Sunday: Nerdanel turned up with sexy sons in tow. Feanor was shocked to say the least. Big lovey-dovey, emotional family reunion ensued, found it hard to be angry…because everyone gave me warm hugs and kisses…I especially enjoyed the kisses. Then they left and went back to Middle Earth or Valinor or where ever. Feanor psychos still won’t leave me alone. Am heartbroken.

Monday: Turns out one particular Feanor psycho has been stalking me instead cos’ he wants a date. Decided to stop moping and start being coy, so I have given up moping after Feanor and sexy sons. Sent my recipe for aphrodisiac-laced tamales to Feanor psycho admirer, so that I can have my wicked way with him. Asked him if he wanted to go to the London Apollo with me to watch Jack Dee.

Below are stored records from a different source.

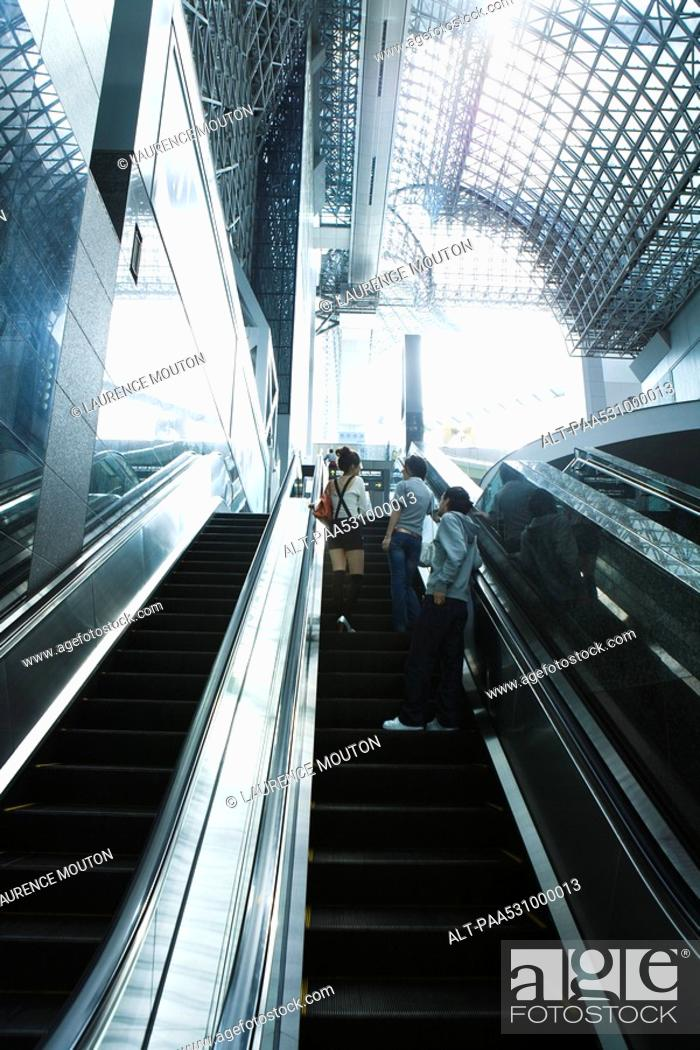 Stock Photo: People going up escalator, rear view.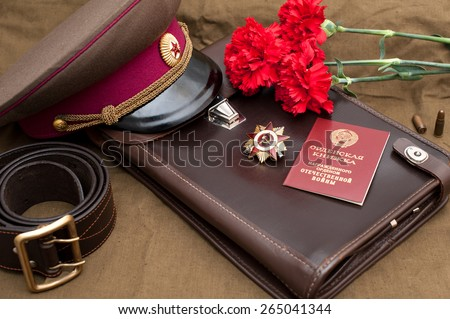 Still life with vintage objects dedicated to Victory Day. Order of the patriotic war 1st class. - stock photo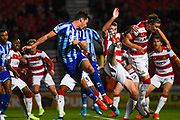 Blackpool defender Ben Heneghan (6) Doncaster Rovers midfielder Ben Whiteman (8) and Doncaster Rovers midfielder Ben Sheaf (6) in action during the EFL Sky Bet League 1 match between Doncaster Rovers and Blackpool at the Keepmoat Stadium, Doncaster, England on 17 September 2019.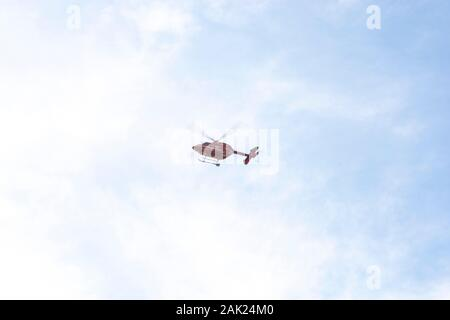 Red rescue helicopter making landing approach in the distance - Stock Photo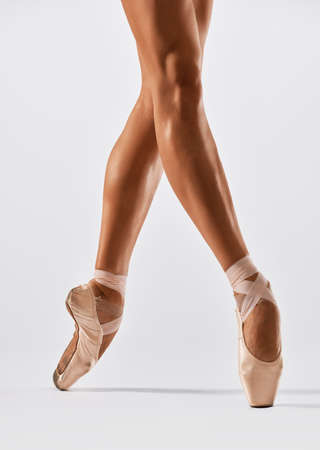 Ballerina dancing on point in studio Stock Photo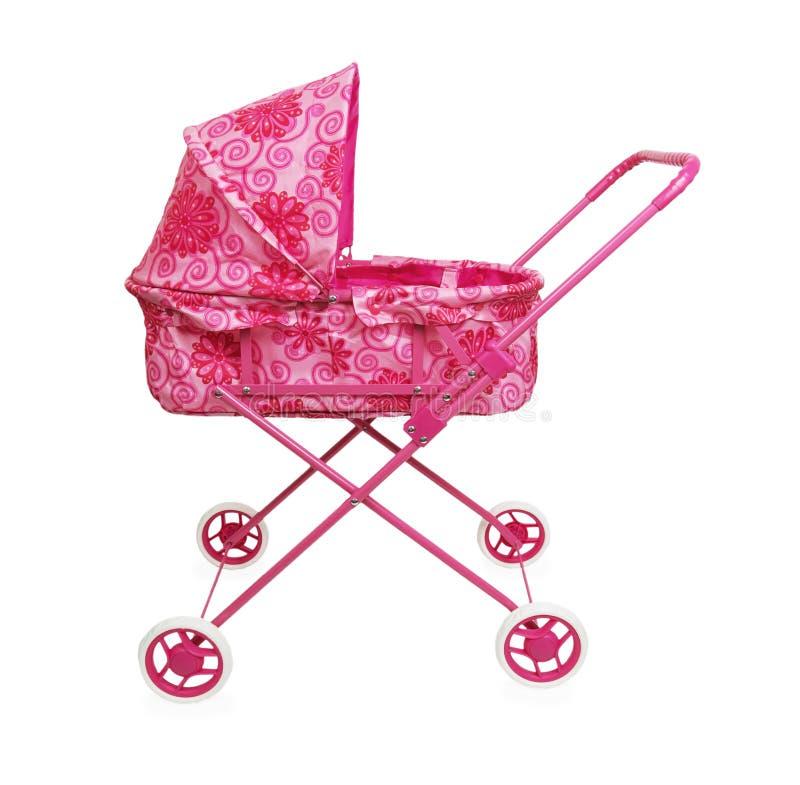 Stuk speelgoed roze kinderwagen stock foto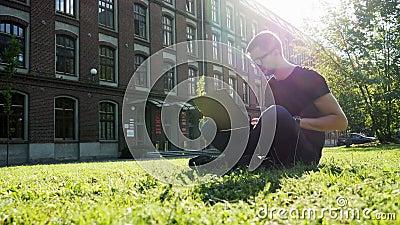 Σύγχρονος άνδρας φοιτητής ή ελεύθερος επαγγελματίας που εργάζεται σε φορητό υπολογιστή, που κάθεται σε ένα πάρκο σε πράσινο γκαζό απόθεμα βίντεο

Claimed I had booked the seats because of my intense interest in comedy. He said it was okay. He also had two cinema tickets to Brad Pitt’s latest film. He said once it's over, when we get back to my flat, I can do absolutely anything I want to him because, after all, he's my new man. I think I will. Mailed Brad and Angelina autographed pictures of Kieran (that’s my new man’s name) and me, both of us smiling and not at all perfect.

======

Dear lawyers, other members of the judiciary system and legal representatives for the Tolkien Estate: This is fiction. I never found Feanor in Coventry and took him to my flat nor will I in the future…sadly. I have never started a Brad Pitt site in order to subvert Feanor’s crazy fans, nor have I contacted innocent web mistresses who have devoted entire websites to Feanor. I have never corresponded with Brad Pitt, not even to send him autographed pictures. I don’t have a boyfriend…sadly. However, as claimed, I do have numerous private password protected files of Orli and lotr gang’s publicity shots, because Wow! If you try to sue me I will tell you I have deleted them, if you write and insist. – Shazza.